- **TASK REQUIREMENTS**: Transcribe the listing below from its opening line up to and including the line that contains "genus: Apteryx"; reproduce nothing else.

- **EXERCISE DATA**:
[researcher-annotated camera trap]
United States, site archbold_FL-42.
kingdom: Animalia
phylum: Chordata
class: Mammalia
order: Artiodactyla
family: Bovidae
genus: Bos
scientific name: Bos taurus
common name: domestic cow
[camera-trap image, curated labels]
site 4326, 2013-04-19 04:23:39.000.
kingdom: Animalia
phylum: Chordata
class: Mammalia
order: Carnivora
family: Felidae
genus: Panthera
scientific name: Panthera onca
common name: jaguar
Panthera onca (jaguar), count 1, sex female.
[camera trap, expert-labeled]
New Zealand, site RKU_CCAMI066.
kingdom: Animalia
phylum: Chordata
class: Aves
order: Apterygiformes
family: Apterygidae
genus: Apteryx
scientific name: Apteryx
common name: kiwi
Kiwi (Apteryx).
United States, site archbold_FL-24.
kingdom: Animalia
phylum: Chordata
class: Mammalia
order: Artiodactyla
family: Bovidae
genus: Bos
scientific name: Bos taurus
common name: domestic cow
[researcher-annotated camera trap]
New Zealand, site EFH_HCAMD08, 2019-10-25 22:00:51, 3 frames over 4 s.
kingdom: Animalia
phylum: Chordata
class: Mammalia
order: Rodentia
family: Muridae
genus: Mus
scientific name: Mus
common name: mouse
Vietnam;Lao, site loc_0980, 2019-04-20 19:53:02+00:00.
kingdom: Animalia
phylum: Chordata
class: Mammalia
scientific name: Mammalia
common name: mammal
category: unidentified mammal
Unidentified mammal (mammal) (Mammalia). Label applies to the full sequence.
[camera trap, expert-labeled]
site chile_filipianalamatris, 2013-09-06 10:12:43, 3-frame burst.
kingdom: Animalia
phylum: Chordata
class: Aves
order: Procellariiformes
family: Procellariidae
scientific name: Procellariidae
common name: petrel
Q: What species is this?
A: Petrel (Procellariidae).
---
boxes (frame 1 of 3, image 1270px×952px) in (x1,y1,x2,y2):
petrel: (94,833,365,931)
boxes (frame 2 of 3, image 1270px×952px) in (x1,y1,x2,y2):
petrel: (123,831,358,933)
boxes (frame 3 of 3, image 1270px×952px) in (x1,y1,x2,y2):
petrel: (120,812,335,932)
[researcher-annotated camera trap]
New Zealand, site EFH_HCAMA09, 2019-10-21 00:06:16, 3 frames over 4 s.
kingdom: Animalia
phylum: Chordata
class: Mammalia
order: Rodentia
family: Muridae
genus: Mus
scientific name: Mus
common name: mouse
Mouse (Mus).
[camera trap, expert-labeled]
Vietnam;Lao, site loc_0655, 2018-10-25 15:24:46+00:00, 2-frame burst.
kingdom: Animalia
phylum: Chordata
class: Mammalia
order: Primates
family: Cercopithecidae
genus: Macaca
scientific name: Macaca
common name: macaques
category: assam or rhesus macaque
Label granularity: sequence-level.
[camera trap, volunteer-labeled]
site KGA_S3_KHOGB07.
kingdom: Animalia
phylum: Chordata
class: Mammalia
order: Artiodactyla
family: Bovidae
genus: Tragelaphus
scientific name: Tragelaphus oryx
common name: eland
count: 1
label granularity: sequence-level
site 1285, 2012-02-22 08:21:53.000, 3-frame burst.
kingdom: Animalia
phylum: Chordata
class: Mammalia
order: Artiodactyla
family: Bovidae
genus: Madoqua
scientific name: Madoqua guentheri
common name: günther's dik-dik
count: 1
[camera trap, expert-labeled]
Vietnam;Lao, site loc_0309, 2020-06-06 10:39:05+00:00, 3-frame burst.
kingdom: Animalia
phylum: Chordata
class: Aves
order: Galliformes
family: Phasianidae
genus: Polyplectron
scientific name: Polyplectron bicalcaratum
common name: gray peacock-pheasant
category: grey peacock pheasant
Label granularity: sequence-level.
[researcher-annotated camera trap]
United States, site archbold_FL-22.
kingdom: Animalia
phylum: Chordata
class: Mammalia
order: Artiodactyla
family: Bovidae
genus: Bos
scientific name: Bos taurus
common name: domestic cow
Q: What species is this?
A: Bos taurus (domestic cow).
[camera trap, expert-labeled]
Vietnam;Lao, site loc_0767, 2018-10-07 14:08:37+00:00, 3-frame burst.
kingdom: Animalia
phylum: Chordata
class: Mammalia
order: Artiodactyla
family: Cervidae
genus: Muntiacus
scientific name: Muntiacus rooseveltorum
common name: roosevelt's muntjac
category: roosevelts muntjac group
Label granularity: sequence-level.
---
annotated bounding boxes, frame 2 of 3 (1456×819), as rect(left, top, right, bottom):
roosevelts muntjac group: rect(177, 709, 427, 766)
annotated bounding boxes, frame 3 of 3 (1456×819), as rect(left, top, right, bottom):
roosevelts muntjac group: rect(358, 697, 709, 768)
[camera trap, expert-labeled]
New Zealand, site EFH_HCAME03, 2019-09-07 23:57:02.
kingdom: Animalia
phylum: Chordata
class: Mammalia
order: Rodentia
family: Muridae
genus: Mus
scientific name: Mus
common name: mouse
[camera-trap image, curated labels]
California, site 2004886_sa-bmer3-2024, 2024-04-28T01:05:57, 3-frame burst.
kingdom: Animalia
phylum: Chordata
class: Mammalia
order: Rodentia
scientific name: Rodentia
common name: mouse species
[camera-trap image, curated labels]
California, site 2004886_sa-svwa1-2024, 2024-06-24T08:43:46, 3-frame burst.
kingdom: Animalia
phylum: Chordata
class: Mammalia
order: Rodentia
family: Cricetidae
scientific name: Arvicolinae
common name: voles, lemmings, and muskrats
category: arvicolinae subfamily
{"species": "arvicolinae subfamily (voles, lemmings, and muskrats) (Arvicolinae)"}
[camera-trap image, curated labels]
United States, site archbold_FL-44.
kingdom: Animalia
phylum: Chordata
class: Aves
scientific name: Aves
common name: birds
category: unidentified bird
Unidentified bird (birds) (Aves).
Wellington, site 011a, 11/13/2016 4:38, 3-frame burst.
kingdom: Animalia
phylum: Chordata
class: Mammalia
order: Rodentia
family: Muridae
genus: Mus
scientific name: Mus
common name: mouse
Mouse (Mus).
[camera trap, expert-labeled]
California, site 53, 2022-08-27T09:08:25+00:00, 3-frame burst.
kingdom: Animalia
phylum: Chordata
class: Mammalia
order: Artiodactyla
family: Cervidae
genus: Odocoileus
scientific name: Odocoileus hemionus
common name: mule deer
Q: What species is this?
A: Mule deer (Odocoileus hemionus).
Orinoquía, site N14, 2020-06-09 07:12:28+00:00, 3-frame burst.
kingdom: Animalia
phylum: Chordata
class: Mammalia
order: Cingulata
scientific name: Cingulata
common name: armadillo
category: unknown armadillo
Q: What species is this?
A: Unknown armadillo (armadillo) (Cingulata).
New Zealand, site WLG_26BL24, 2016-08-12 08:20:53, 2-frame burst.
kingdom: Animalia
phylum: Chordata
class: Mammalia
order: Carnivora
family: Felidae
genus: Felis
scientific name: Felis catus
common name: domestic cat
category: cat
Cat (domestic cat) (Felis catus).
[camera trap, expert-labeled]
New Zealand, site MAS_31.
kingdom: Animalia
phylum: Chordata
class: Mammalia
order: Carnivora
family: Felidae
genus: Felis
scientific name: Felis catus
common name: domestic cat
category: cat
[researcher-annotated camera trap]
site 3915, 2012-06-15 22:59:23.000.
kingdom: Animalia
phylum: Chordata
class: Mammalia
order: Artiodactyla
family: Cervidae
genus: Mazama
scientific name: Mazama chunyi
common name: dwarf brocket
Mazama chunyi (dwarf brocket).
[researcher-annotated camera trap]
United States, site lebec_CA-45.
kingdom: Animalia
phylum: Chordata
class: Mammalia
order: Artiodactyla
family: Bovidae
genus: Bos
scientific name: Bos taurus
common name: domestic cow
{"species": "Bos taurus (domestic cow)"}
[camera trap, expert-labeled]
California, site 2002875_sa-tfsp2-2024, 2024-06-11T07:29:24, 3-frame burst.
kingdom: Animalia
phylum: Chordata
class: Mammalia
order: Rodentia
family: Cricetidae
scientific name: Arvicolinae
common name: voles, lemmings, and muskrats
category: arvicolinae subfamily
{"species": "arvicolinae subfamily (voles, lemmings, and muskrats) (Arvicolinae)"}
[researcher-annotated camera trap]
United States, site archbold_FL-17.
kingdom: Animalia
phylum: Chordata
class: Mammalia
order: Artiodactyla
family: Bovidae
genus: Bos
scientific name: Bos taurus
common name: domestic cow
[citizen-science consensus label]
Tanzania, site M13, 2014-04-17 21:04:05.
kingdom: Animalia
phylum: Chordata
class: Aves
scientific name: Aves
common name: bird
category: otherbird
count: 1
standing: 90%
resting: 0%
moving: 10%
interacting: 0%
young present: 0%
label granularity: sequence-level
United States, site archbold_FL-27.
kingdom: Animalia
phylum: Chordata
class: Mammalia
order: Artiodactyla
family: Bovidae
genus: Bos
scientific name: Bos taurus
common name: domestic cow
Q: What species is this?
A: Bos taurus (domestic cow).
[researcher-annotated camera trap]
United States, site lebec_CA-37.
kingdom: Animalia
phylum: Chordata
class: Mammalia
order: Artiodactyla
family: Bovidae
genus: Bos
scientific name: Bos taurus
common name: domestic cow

- **ANSWER TO THE EXERCISE**:
[researcher-annotated camera trap]
United States, site archbold_FL-42.
kingdom: Animalia
phylum: Chordata
class: Mammalia
order: Artiodactyla
family: Bovidae
genus: Bos
scientific name: Bos taurus
common name: domestic cow
[camera-trap image, curated labels]
site 4326, 2013-04-19 04:23:39.000.
kingdom: Animalia
phylum: Chordata
class: Mammalia
order: Carnivora
family: Felidae
genus: Panthera
scientific name: Panthera onca
common name: jaguar
Panthera onca (jaguar), count 1, sex female.
[camera trap, expert-labeled]
New Zealand, site RKU_CCAMI066.
kingdom: Animalia
phylum: Chordata
class: Aves
order: Apterygiformes
family: Apterygidae
genus: Apteryx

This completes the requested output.